Your data will not be transferred to non-EU countries and, in any event, any transfer of Personal Data to a third country outside the European Union or to an international organisation will take place in accordance with the provisions of Chapter V of the Regulation.
Finally, your Data may be transmitted to the judicial or administrative Authorities to enable Corradi to exercise or protect its own right or the right of third parties or, in any case, for reasons connected with the protection of the rights and freedoms of others.
Your Personal Data will not be circulated in any case.

9. Data subject’s rights

We inform you that you have the right to exercise the following rights in relation to the Personal Data under this information note, as provided for and guaranteed by the GDPR:

• Right of access and rectification (Articles 15 and 16 GDPR): You have the right to obtain the confirmation as to whether or not your Personal Data are being processed, and, where that is the case, access to them. You also have the right to obtain the rectification of inaccurate data and the completion of incomplete data. You can exercise these rights by directly writing to hello@corradi.eu.
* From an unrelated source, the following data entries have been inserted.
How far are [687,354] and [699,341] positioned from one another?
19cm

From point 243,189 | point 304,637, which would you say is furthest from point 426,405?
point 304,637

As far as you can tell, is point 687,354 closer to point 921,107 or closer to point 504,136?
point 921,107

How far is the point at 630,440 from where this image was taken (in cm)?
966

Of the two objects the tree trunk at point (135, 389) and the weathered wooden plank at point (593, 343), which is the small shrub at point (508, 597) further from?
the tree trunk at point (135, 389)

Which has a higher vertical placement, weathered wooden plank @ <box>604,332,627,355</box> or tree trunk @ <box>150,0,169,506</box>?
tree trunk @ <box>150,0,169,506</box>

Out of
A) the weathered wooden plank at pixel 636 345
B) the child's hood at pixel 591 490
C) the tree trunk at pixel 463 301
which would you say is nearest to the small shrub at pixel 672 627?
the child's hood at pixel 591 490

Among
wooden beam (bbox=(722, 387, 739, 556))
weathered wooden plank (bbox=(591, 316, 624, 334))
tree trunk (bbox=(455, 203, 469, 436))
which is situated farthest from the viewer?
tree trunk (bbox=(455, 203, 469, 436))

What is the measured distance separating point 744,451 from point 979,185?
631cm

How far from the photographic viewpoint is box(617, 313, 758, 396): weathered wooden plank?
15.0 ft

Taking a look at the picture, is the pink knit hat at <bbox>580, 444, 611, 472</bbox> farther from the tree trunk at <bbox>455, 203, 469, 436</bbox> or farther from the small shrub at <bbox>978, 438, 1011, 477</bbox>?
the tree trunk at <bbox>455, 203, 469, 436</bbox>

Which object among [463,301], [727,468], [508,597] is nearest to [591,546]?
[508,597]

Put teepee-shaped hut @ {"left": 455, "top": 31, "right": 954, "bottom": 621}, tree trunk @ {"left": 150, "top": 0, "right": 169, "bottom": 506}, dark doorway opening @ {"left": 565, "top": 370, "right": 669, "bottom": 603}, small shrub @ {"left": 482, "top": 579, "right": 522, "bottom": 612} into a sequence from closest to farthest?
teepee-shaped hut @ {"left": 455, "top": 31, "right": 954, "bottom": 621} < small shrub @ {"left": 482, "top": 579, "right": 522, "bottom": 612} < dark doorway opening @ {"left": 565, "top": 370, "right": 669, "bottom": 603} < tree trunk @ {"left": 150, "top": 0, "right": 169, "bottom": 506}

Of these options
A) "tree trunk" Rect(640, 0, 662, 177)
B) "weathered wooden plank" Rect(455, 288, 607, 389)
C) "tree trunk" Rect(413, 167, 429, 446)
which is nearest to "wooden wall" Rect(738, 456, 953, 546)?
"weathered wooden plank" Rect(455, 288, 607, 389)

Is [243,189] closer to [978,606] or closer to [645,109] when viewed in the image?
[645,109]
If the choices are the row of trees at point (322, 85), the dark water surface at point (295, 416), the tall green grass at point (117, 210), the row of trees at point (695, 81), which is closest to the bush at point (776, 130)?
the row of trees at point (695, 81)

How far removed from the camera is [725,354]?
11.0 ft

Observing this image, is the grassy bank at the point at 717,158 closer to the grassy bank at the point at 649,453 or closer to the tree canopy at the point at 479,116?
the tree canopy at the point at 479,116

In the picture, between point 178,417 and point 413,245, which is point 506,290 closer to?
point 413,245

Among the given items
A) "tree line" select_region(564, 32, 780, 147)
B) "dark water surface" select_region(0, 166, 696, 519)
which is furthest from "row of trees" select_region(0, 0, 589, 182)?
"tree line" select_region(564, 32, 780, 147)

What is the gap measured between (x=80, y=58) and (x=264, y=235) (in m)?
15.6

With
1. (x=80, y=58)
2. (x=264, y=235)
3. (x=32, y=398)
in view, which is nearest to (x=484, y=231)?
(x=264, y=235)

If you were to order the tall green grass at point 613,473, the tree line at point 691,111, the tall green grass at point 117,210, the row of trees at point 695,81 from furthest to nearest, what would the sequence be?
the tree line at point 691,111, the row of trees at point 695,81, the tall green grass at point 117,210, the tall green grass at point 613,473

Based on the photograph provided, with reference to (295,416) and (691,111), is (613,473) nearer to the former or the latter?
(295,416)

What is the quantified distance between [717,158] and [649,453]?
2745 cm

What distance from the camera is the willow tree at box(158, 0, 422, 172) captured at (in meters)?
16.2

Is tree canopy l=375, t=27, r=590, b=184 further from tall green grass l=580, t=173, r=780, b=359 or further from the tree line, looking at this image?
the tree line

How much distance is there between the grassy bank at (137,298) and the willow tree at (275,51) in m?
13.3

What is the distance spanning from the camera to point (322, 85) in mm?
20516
If you wish, we will provide you with a copy of your data in our possession.
• Right to erasure (Art. 17 GDPR): in the cases provided by the law in force (e.g. personal data are no longer necessary with respect to the purposes for which they have been collected or otherwise processed, withdrawal of consent, unlawful processing, etc.) you have the right to obtain the erasure of your Personal Data without undue delay by Corradi.
• Right to restriction of processing (Art. 18 GDPR): in the cases provided for by the law in force (inaccuracy of personal data, unlawful processing of data, etc.) you have the right to obtain a restriction on the processing of your Personal Data.
• Right to data portability (Art. 20 GDPR): You have the right to receive your Personal Data in a structured, commonly used and machine-readable format in order to transmit them to another controller or, if requested, we will directly transmit your Data to another controller.
• Right to object (Art. 21 GDPR): You have the right to object at any time, for reasons connected with your particular situation, to the processing of your Personal Data pursuant to Article 6, par. 1, letters e) or f) of the Regulation (legitimate interest of the Data Controller).
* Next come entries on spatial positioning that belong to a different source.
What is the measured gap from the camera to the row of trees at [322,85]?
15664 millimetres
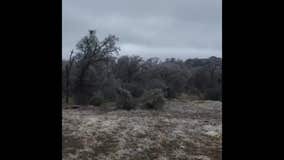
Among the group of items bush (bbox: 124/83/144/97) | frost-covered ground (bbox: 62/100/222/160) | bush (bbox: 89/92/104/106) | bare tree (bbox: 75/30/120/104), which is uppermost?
bare tree (bbox: 75/30/120/104)

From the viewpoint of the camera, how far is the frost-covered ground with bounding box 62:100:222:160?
3.48 metres

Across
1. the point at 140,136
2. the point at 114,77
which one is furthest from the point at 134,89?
the point at 140,136

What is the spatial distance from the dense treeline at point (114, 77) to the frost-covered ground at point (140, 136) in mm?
2194

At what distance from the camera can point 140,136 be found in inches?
163

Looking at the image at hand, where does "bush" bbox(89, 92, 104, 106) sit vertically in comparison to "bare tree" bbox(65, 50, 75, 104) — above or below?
below

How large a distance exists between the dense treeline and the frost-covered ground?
219 centimetres

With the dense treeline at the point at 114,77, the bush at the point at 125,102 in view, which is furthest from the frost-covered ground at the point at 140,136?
the dense treeline at the point at 114,77

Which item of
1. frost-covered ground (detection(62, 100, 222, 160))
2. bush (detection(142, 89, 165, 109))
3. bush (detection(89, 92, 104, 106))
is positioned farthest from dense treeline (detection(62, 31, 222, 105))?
frost-covered ground (detection(62, 100, 222, 160))

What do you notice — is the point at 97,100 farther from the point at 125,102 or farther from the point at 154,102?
the point at 154,102

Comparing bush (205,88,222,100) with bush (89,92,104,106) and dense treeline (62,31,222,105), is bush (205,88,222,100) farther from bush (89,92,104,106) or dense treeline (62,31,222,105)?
bush (89,92,104,106)

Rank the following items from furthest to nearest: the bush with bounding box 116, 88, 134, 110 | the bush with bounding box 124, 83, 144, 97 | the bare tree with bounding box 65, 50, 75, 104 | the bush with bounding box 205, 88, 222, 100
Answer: the bush with bounding box 205, 88, 222, 100, the bush with bounding box 124, 83, 144, 97, the bare tree with bounding box 65, 50, 75, 104, the bush with bounding box 116, 88, 134, 110

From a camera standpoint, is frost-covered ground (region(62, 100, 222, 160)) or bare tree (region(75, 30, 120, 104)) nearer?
frost-covered ground (region(62, 100, 222, 160))

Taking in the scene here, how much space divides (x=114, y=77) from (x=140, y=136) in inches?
211
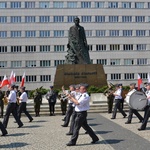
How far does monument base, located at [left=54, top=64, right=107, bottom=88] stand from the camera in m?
27.1

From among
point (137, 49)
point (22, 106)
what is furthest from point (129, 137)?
point (137, 49)

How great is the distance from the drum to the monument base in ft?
45.5

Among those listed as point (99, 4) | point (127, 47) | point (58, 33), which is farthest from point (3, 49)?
point (127, 47)

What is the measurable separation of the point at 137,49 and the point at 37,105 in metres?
58.6

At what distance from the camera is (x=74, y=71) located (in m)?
27.2

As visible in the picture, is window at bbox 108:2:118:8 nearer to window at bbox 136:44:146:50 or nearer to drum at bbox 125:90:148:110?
window at bbox 136:44:146:50

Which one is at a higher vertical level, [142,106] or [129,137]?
[142,106]

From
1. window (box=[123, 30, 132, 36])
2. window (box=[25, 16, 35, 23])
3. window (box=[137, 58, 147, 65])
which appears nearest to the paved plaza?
window (box=[25, 16, 35, 23])

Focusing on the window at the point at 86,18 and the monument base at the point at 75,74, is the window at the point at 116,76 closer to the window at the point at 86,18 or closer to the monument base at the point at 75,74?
the window at the point at 86,18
In general, to exercise these rights, it will be sufficient to contact the Data Controller by registered letter, fax or e-mail at the addresses indicated in point 1, using, if necessary, the form made available on the website of the Authority for the Protection of Personal Data (https://www.garanteprivacy.it). 
Corradi will take all the necessary actions within one month of receiving your request. During this period, despite the exercise of your rights, you may receive further automated communications that were scheduled to be sent before your request.
The period of one month can be extended by two months in the case of a complex request or numerous requests.
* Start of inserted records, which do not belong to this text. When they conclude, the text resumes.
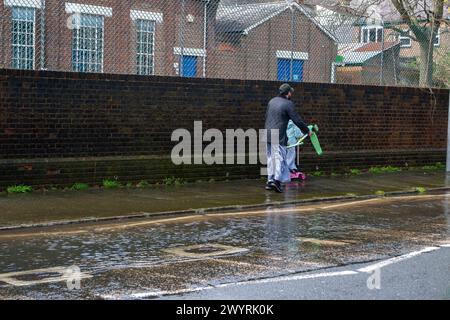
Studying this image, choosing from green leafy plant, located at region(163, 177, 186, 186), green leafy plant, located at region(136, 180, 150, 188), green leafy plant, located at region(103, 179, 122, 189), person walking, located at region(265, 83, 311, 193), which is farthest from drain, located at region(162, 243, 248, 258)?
green leafy plant, located at region(163, 177, 186, 186)

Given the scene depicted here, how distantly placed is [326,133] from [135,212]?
6.87m

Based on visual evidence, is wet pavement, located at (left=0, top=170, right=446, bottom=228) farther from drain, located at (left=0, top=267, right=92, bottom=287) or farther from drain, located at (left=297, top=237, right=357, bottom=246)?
drain, located at (left=297, top=237, right=357, bottom=246)

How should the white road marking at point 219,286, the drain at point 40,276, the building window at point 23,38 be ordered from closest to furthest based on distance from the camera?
the white road marking at point 219,286, the drain at point 40,276, the building window at point 23,38

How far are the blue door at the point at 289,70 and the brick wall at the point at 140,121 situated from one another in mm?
470

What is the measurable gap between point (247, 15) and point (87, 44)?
149 inches

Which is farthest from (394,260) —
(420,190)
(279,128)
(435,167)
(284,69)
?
(435,167)

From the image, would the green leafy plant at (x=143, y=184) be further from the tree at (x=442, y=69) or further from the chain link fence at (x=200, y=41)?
the tree at (x=442, y=69)

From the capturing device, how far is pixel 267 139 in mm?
12758

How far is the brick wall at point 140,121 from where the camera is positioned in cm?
1213

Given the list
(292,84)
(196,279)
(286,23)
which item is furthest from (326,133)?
(196,279)

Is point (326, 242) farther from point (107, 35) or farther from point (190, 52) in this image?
point (190, 52)

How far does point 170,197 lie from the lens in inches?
472

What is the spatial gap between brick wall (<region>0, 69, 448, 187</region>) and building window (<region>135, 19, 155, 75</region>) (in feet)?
1.69

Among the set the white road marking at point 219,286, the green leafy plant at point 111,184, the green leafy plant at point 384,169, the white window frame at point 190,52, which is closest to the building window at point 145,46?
the white window frame at point 190,52
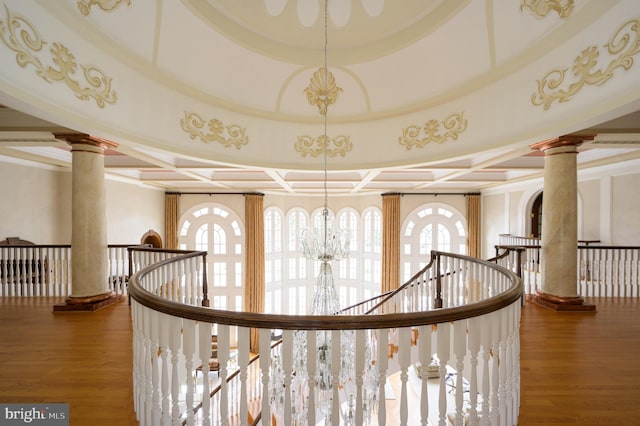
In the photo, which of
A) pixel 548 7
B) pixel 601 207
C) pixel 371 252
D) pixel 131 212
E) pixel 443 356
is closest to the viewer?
pixel 443 356

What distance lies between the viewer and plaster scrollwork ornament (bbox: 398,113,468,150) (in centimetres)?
477

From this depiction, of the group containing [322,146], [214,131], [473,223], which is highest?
[214,131]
10.  Complaint with the Data Protection Authority

Should you believe that there has been a breach of your right to Personal Data protection, it is your right to complain to the Data Protection Authority in the manner and in compliance with the terms stated on the Website of the Data Protection Authority (http://www.garanteprivacy.it).

11. Updates and modifications

The Data Controller may modify, supplement or simply update, in whole or in part, this Privacy Policy also in view of legislative changes or the entry into force of new regulations in the sector.
Updates and changes will be communicated through publication on the Website. Please access this section regularly to verify that the latest and most current Privacy Policy is published.